Invincible Shield: i cinquant’anni di gloria dei Judas Priest
Coi quattordici, durissimi brani del loro diciannovesimo album in studio, i papà del metal celebrano mezzo secolo di musica. Il tempo passa, ma la band di Birmingham sembra averlo fermato…
Primo incipit: i Judas Priest tornano, a sorpresa ma non troppo, con Invincible Shield (Columbia Records-Sony Music 2024) e danno il loro contributo a un’annata più che positiva per il rock duro. Peccato solo che manchi l’originalità e che la produzione non sempre compensi le cattiverie del tempo, che su Rob Halford, ad esempio, pesano un po’ troppo.
Secondo incipit: i Judas Priest tornano sulle scene metal e non solo col recente Invincible Shield (Columbia Records-Sony Music 2024), un nuovo classico, composto come si deve e prodotto secondo tutti i crismi, con un Rob Halford ancora a suo agio a dispetto del tempo che passa.
Scegliete voi quale preferite, ma è doveroso avvisarvi di due cose.
La prima: i due attacchi significano la stessa cosa e si differenziano solo nella maggiore o minore cattiveria. Infatti, è vero che l’ultimo, recente album dei Priest non sia il massimo dell’originalità. Tuttavia, un classico non può essere originale, tantomeno sperimentale (i leoni di Birmingham hanno sperimentato come si deve a suo tempo). Inoltre, è vero che un cantante come Halford non può ripetere a settantatré anni le performance di trenta-quaranta anni fa.

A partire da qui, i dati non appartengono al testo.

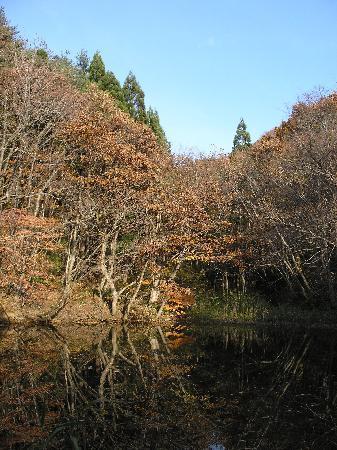 Asamushi Onsen Forest Park : hidden pond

Seconda cosa: i superbig come i Judas Priest riescono ad essere ancora divisivi tra i critici e aspiranti tali più o meno improvvisati. Infatti, i due attacchi rievocano le tipologie di recensioni che hanno accompagnato l’uscita di Invincible Shield.
Da un lato, i pignoletti perenni, che si divertono a esercitarsi sui classici per trovarvi dei difetti. Dall’altro i fan a oltranza, che si ostinano a vedere il bicchiere mezzo pieno a tutti i costi.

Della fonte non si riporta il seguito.